Un autre sujet dont on parle peu est celui qui concerne les importations tunisiennes. En effet, un grand volume d’importation est sous-facturé. D’une manière plus simple, on retrouve une différence entre ce que déclare la France par exemple comme exportation vers la Tunisie et ce qui est déclaré par notre douane comme importation en provenance de la France. Ce gap douanier s’élève selon les estimations de la Banque mondiale à environ 500 millions de dinars.
Ce qui échappe au fisc
Une autre catégorie de fraude qui échappe au fisc est en lien avec les fausses déclarations des sociétés (impôts sur les sociétés non pétrolières) avec un montant qui s’élève à 1000 millions de dinars. Globalement, 40 % du revenu réel des sociétés n’auraient pas été déclarés, dont 30 % du fait de sous-déclarations et 10 % grâce aux possibilités légales d’évasion fiscale par le jeu complexe des déductions pour amortissements (un amortissement plus rapide que l’usure du bien), des provisions ou des frais généraux (en y incluant des dépenses correspondant en fait à des acquisitions de toutes sortes de voitures personnelles).
Sans tenir compte de la gestion des fonds spéciaux et d’autres formes de corruption et de mauvaise gouvernance, le montant qui échappe au fisc s’élève à environ 4 milliards de dinars, soit l’équivalent de 40% des recettes fiscales. Ce système s’avère être l’un des piliers d’une fraude fiscale de plus en plus répandue en Tunisie.
Enfin, les multiples possibilités de déductions sur le revenu imposable et de réductions d’impôts, profitent surtout aux plus aisés. La capacité de souscrire des contrats d’assurance-vie, d’emprunter pour accéder à la propriété, d’investir en valeurs mobilières (leasing et SICAR) ou dans l’immobilier augmentent en effet avec le niveau de revenu. Et la question qui demeure en suspens est que si les hauts revenus s’en tirent plutôt bien, le fisc est-il aussi clément avec les grosses fortunes ?

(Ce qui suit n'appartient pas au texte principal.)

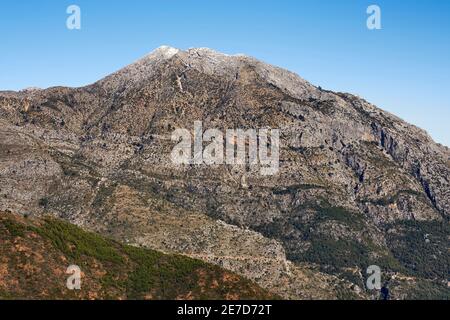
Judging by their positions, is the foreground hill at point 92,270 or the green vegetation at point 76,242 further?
the green vegetation at point 76,242

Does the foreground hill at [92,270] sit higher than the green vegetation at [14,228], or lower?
lower

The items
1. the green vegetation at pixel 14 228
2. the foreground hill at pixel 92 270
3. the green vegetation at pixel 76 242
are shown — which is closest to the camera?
the foreground hill at pixel 92 270

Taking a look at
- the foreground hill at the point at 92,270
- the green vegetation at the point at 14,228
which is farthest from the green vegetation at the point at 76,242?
the green vegetation at the point at 14,228

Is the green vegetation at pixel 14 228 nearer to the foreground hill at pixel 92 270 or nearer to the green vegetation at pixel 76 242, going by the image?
the foreground hill at pixel 92 270

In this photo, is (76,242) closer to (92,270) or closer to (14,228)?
(92,270)

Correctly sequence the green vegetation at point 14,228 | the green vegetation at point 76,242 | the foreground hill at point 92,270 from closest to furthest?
1. the foreground hill at point 92,270
2. the green vegetation at point 14,228
3. the green vegetation at point 76,242

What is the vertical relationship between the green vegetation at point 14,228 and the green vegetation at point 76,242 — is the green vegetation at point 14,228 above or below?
above

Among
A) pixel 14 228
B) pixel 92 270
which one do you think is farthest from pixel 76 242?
pixel 14 228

En définitive, pour faire face à la fraude, aux faillites frauduleuses, à la contrefaçon, à la corruption…, un système d’information performant et efficace s’impose. Il est temps aujourd’hui, voire même urgent, de mettre en place un système d’information efficace qui croise les données des différentes administrations afin de pouvoir évaluer efficacement les bénéfices réels des contribuables. De même, une simplification de la législation est notamment indispensable, afin de freiner la prospérité de ces pratiques. Encore faudrait-il une réelle volonté politique de la part des gouvernements.